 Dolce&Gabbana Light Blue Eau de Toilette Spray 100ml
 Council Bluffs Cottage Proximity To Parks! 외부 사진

---

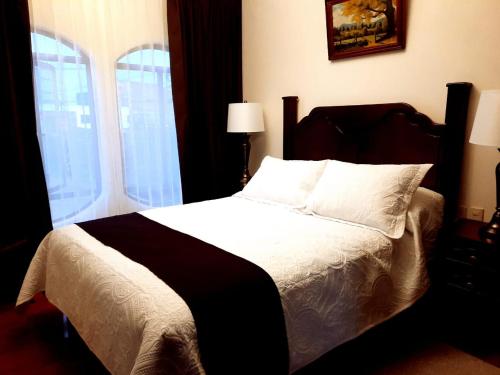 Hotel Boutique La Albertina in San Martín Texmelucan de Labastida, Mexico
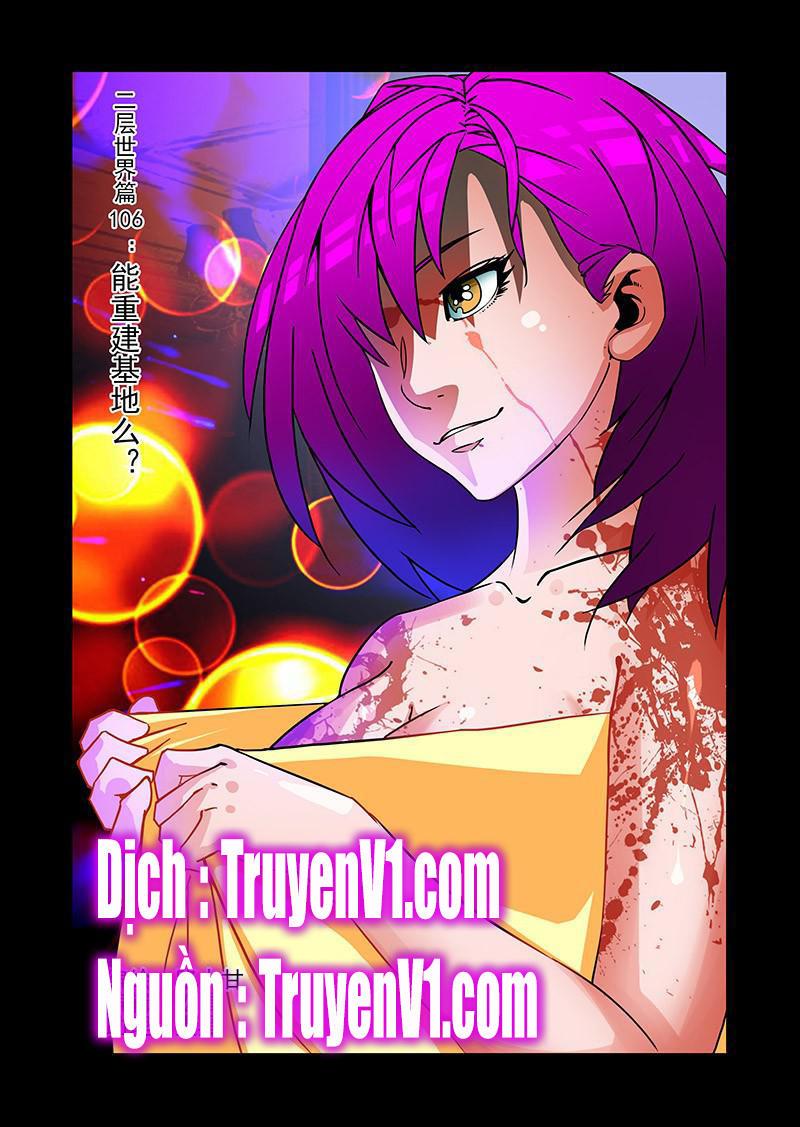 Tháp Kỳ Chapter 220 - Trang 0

- Problem statement: Return exactly the lines that appear in the data above between the line containing "Hotel Boutique La" and the line containing "Tháp Kỳ Chapter 220 - Trang 0", both of which are included, and leave the pictures out.

- Result of this exercise:
 Hotel Boutique La Albertina in San Martín Texmelucan de Labastida, Mexico
 Tháp Kỳ Chapter 220 - Trang 0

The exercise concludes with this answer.